• _WORK REQUEST_: Sum up the post about small acts of kindness in three sentences.

• _EXERCISE PASSAGE_:
== Segment start ==

Tuesday, April 28, 2020

Thank heaven for small acts of kindness.





Thank heaven for small acts of kindness.

It crossed my mind yet again today that many of us will be changed by this time, some in little ways and some changed beyond all recognition. Perhaps I am being fanciful but I think not. During this time when for many of us, our lives are on hold; some have completely lost their jobs and others work in business that have had to close their doors for an unknown time. Our own business has totally stopped for this unexpected chapter in our lives. We have a small antiques transport and container packing business.

What happens with that when its up and running is that people with shops and warehouses in other country’s come to the UK and spent a week or so buying pieces of furniture, small things, ornaments clocks, vases an a myriad of other decorative items that they know from years of experience, that they can sell in the stores they run in the town or city they live in. Some have been doing that for generations.




My husband Stephen was born into a family antiques shop in Kingston-Upon-Thames that his parents ran and his grandparents were also in the antiques trade and his cousin too. Steve started his own business as soon as he had left school and started to transport goods and buy and sell his own purchases himself.











He opened a business near Brighton buying antiques for clients mainly from the USA and packing 40’ containers full of all kinds of furniture. Later he moved his business closer to our home, on The Vinery business estate on the main A27 between Brighton and Arundel and has operated the business from there for fifteen years now. Actually it had become a kind of Antiques village because there are dealers in every period of furniture types and to compliment that there are also restorers on the estate. Everything from fine antiques right down the scale through decorative items to second hand furniture.  Most of those warehouses are closed now until the world comes back to life after the shock dead halt to most peoples income.

Artist Jon Forman; Sculpt the World. This  sent to me by a friend. Pebbles on the beach what a wonderful gift to the world.












The world has stopped traveling, and in my opinion that stop was far too late. Travel started to look more and more responsible for the arrival of the grim reaper in our own country and is still spreading around the world. We all know somebody who has had the killer virus, and there have been a horrendous amount of deaths reported. To prevent us panicking, we were only given figures for the ones who had died in hospital and had been tested. After so many weeks of questions being asked, the figures of others deaths of people who showed the same symptoms are only now being admitted; those in care home or those for died in there own homes.

How do we get over this? How do we move on? Can life ever be the same I wonder.

The one minute silence this morning for NHS and other front line workers who have given their lives for us, was a very emotional thing to be shown on TV. So shocking that so many willing helpers had their lives taken. The Thursday evening applause will have to go on for a good while yet won’t it, even though it changes nothing.



So our business shutters being down and our small income halted, is just something that we just will have to swallow in the present circumstances. There are a few bright signs in that so many people have taken to a more simple life and resigned themselves to losing their social circles.

== Segment end ==

• _SUPPLIED MATERIAL_:
== Segment start ==

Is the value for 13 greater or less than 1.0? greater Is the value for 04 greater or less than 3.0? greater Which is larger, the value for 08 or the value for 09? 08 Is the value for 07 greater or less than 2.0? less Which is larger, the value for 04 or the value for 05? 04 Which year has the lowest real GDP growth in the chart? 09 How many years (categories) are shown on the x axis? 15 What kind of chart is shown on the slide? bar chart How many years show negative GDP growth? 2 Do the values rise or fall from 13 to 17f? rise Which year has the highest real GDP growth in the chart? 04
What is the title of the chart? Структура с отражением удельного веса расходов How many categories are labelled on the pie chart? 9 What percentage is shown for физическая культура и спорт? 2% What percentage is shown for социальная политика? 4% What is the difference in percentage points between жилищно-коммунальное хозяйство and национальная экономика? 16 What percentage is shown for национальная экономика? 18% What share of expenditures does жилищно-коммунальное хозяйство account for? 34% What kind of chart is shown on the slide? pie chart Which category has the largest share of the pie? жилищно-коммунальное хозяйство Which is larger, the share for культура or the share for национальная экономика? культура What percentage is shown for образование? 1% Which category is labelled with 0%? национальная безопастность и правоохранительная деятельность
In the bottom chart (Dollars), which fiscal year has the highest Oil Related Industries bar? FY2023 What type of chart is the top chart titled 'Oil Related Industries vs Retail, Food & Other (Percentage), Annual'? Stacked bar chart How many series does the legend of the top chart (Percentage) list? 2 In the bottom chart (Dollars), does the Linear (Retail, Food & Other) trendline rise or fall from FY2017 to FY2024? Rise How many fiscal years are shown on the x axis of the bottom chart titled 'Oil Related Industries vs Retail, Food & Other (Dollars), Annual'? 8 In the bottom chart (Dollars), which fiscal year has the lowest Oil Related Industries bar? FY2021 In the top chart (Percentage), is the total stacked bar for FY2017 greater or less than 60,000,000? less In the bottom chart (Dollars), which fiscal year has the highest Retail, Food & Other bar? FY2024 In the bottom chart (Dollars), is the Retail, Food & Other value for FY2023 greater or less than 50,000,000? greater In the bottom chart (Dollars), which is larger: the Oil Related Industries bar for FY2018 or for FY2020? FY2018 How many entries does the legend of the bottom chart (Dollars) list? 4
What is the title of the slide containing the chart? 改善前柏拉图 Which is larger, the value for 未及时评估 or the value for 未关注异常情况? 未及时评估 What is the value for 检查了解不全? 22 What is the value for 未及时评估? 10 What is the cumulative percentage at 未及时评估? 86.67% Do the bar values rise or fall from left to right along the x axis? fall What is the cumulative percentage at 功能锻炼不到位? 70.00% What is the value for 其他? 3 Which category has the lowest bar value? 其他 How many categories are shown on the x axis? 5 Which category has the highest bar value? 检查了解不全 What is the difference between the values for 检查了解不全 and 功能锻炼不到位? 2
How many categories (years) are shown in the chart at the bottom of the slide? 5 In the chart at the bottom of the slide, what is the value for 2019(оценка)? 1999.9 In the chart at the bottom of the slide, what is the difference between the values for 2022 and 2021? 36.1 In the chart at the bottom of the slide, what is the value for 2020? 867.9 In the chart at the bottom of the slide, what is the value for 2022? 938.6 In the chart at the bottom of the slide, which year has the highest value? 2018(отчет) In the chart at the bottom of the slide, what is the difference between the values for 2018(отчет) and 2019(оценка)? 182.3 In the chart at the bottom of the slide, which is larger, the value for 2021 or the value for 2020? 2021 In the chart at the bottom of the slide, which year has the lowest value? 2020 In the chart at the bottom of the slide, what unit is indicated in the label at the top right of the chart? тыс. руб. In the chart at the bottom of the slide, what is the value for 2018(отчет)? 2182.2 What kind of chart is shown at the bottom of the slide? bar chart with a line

== Segment end ==

• _FINISHED EXERCISE_: The writer thinks many people will be changed by this time, and the small antiques transport and container packing business the writer runs with husband Stephen has completely stopped. Stephen comes from a family in the antiques trade and has run the business for fifteen years on The Vinery estate between Brighton and Arundel, where most warehouses are now closed. The writer feels travel was stopped far too late, found the one-minute silence for NHS and other front-line workers very emotional, and accepts the lost income while seeing some bright signs in people taking to a simpler life.